Sitting down at his desk, going through paperwork—all that seemed a great relief. He’d done it every day for years, for decades. Getting up for some tea and a couple of little sweet cakes dusted with powdered sugar was routine, too. The more he stuck to routine, the less he had to think about the Furry and what it implied. So much technology, casually lavished on a toy! The USSR had stolen the same technology from the Race, and could have matched the Furry—but any economic planner who dared suggest such a thing would have gone to the gulag the next minute.
Molotov wondered how many Furries would be imported into the Soviet Union, and what sort of demand for such fripperies they would create among the majority who would not prove able to get their hands on them. He shrugged. He cared very little whether or not people clamored for consumer goods. What sensible planner would? The Red Army got what it needed. The Party got what it needed. If anything happened to be left over after that, the people got it.
Unlike the capitalist Americans, we have our priorities straight,
Molotov thought smugly.
After a while, he glanced at the clock. It was after ten. Zhukov and Gromyko should have been here on the hour. Molotov tapped one finger on the desk. Most Russians were hopelessly unpunctual, but those two had learned to come and go by the clock, not by their own inclination. Where were they, then?
Almost as soon as the question formed in his mind, he got the answer. Squeaky English came from the anteroom. Molotov’s secretary’s Furry had captured the head of the Red Army and the foreign commissar no less than it had ensnared Molotov himself. He went out to the anteroom and said, “Good morning, Comrades. Have you begun your second childhoods, to play with toys instead of conducting the business of the Soviet Union?”
Gromyko said, “It
is
a clever gadget, Vyacheslav Mikhailovich. It is also a funny gadget, if you speak English.”
Zhukov nodded. Delight glowed on his broad peasant features. Plainly, he would sooner have gone on fooling around with the Furry than dealing with state business. He said, “I’m going to get some of these . . . for my grandchildren, of course.”
“Of course,” Molotov said dryly.
With obvious regret, the diplomat and the soldier allowed themselves to be led away from the American toy. Even as Zhukov sat down in front of Molotov’s desk, he said, “That’s a damn fine toy, no two ways about it.”

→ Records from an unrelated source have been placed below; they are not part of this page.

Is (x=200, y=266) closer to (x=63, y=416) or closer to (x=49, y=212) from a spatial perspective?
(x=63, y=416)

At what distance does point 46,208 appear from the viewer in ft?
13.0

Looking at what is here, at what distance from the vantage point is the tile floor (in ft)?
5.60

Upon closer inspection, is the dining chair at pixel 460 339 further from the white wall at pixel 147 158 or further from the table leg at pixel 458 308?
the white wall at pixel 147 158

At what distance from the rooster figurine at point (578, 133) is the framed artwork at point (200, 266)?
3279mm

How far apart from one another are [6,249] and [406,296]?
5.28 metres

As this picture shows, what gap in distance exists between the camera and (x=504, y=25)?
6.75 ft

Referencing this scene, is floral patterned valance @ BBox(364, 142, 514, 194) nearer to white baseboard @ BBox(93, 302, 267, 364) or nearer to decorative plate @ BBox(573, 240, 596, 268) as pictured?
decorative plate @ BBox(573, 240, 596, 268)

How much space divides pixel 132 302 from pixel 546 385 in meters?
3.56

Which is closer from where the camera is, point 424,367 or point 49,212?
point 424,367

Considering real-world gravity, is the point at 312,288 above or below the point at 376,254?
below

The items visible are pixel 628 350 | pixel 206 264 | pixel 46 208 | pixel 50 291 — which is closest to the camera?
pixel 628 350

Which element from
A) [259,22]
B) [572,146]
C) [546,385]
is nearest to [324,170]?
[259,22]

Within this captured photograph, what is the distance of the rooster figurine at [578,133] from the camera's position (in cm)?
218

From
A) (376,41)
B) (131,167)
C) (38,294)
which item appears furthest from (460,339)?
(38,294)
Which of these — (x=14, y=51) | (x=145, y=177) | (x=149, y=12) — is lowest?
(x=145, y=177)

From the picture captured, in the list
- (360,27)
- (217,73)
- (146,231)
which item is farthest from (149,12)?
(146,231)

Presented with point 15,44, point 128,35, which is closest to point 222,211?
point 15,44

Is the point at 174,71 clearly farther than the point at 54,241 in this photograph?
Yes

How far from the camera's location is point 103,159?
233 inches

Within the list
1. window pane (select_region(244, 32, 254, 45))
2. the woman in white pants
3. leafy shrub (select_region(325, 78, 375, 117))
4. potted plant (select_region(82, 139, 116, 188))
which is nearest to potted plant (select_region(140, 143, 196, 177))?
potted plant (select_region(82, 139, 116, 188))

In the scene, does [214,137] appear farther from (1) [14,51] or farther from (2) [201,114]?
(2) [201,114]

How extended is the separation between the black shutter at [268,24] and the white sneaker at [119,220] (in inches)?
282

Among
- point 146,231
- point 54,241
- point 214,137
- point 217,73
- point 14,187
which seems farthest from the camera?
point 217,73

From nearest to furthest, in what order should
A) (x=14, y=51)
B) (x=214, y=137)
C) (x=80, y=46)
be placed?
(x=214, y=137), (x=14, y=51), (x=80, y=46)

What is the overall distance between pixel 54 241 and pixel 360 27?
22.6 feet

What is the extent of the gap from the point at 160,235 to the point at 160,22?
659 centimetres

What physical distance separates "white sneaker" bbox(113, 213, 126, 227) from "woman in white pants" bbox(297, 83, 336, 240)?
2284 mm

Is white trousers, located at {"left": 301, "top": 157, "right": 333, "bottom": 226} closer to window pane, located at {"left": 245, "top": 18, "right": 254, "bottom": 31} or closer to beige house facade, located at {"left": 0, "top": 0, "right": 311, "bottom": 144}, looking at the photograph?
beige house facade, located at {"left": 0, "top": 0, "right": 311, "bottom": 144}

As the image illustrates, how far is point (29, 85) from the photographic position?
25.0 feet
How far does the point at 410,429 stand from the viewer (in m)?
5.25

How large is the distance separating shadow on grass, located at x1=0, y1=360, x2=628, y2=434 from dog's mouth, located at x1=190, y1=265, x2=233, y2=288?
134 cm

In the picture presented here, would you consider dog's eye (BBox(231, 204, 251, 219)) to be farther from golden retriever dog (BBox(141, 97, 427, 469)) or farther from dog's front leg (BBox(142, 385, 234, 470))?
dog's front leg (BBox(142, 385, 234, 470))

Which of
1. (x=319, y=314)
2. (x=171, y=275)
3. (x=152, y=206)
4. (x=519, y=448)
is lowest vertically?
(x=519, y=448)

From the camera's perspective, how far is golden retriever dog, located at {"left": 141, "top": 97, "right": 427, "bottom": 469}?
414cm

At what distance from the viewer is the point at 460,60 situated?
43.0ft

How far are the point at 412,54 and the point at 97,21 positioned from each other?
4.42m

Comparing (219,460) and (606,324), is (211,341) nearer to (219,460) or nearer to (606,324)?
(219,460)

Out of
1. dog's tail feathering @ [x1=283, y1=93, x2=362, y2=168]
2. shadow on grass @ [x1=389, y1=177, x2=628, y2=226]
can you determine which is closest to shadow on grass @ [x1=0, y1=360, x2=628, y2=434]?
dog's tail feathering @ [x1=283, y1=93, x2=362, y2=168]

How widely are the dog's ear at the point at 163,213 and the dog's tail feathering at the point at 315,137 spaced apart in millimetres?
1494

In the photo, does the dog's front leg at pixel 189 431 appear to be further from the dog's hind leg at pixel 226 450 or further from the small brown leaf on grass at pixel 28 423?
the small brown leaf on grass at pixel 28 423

“There are always two ways about everything, Georgi Konstantinovich,” Gromyko said. “The second way here is that the Americans waste so much energy and technological expertise on this piece of frivolity when they could be using them to some advantage on their own defense.”
“All right, something to that,” Zhukov allowed. “But a little fun’s not against the law every now and then.” He still sometimes thought like a peasant, all right.
Molotov said, “Can we forget the toys for the time being and discuss our plan of action for China? That was, if you will recall, the reason we were to assemble here today. Had I known of the Furry in advance, I assure you I would have put it at the head of the agenda.”